- **WHAT THIS TASK INVOLVES**: Set out exactly, line by line, the stretch of data below that begins at the line containing "Årsplan 2011-2012 En" and ends at the line containing "5 No primeiro quadrinho Calvin está...", with both ends kept.

- **SUPPLIED RECORDS**:
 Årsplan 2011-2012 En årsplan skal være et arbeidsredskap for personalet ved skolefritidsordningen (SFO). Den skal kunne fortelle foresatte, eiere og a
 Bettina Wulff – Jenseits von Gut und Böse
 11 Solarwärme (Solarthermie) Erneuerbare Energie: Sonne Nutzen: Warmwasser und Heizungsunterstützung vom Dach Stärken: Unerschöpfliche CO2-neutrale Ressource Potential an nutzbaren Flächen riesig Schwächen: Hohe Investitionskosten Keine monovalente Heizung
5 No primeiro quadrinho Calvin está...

--

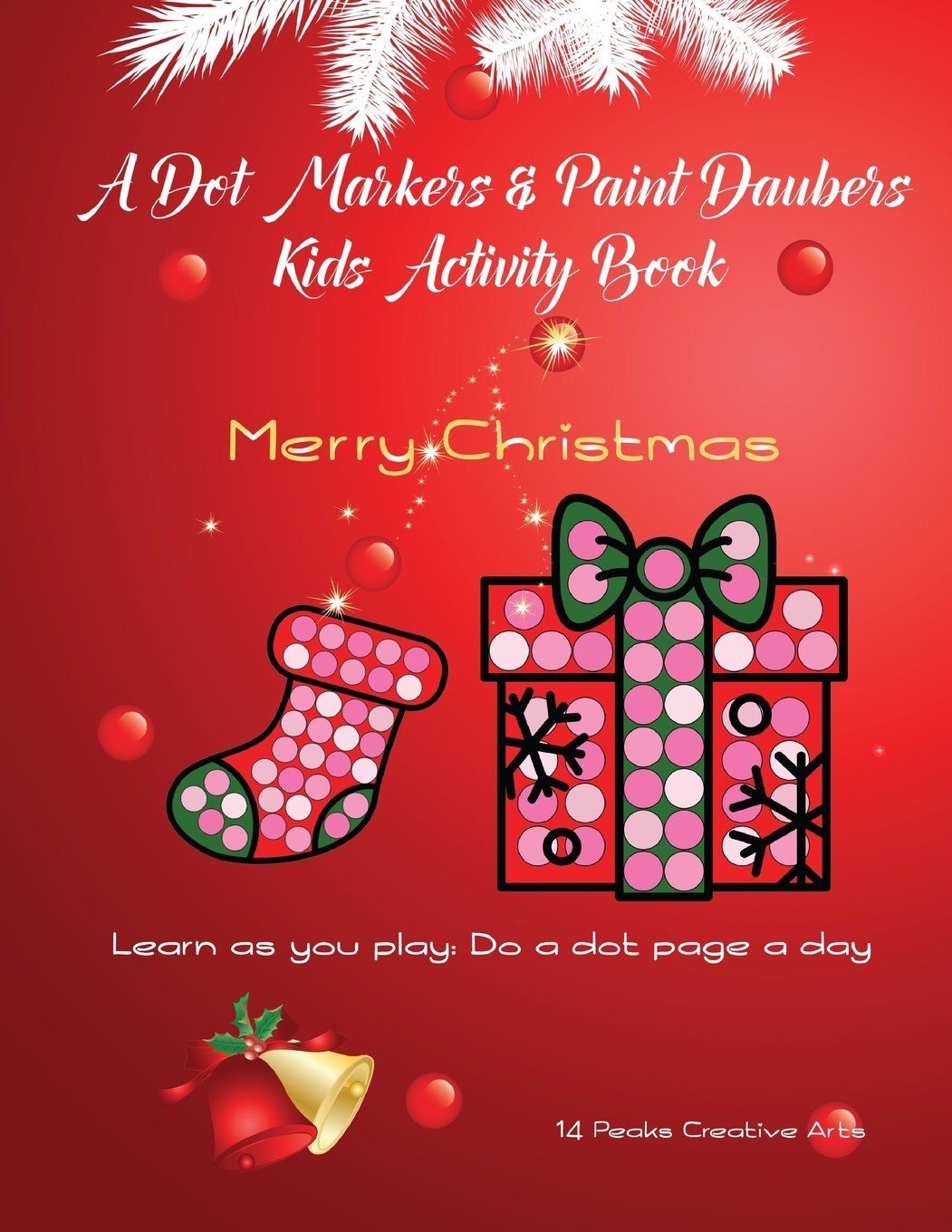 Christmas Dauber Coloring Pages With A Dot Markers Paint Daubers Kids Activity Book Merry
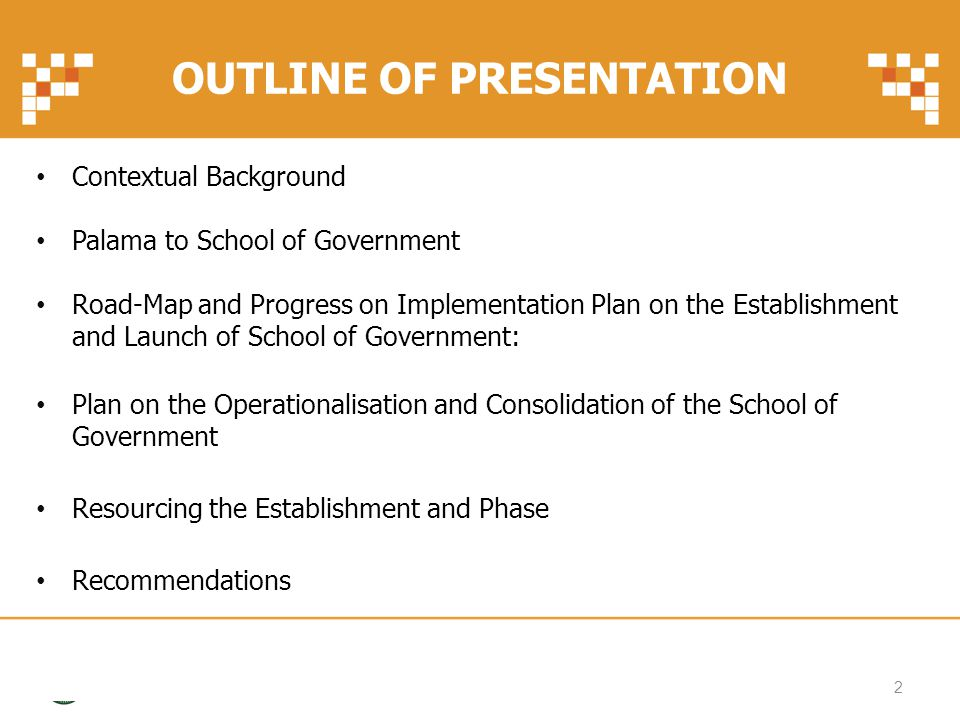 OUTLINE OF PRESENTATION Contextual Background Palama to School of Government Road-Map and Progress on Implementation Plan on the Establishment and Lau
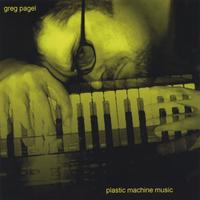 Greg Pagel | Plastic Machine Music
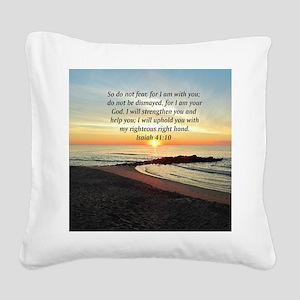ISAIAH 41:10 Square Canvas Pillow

- **SOLVED PROBLEM**:
 Årsplan 2011-2012 En årsplan skal være et arbeidsredskap for personalet ved skolefritidsordningen (SFO). Den skal kunne fortelle foresatte, eiere og a
 Bettina Wulff – Jenseits von Gut und Böse
 11 Solarwärme (Solarthermie) Erneuerbare Energie: Sonne Nutzen: Warmwasser und Heizungsunterstützung vom Dach Stärken: Unerschöpfliche CO2-neutrale Ressource Potential an nutzbaren Flächen riesig Schwächen: Hohe Investitionskosten Keine monovalente Heizung
5 No primeiro quadrinho Calvin está...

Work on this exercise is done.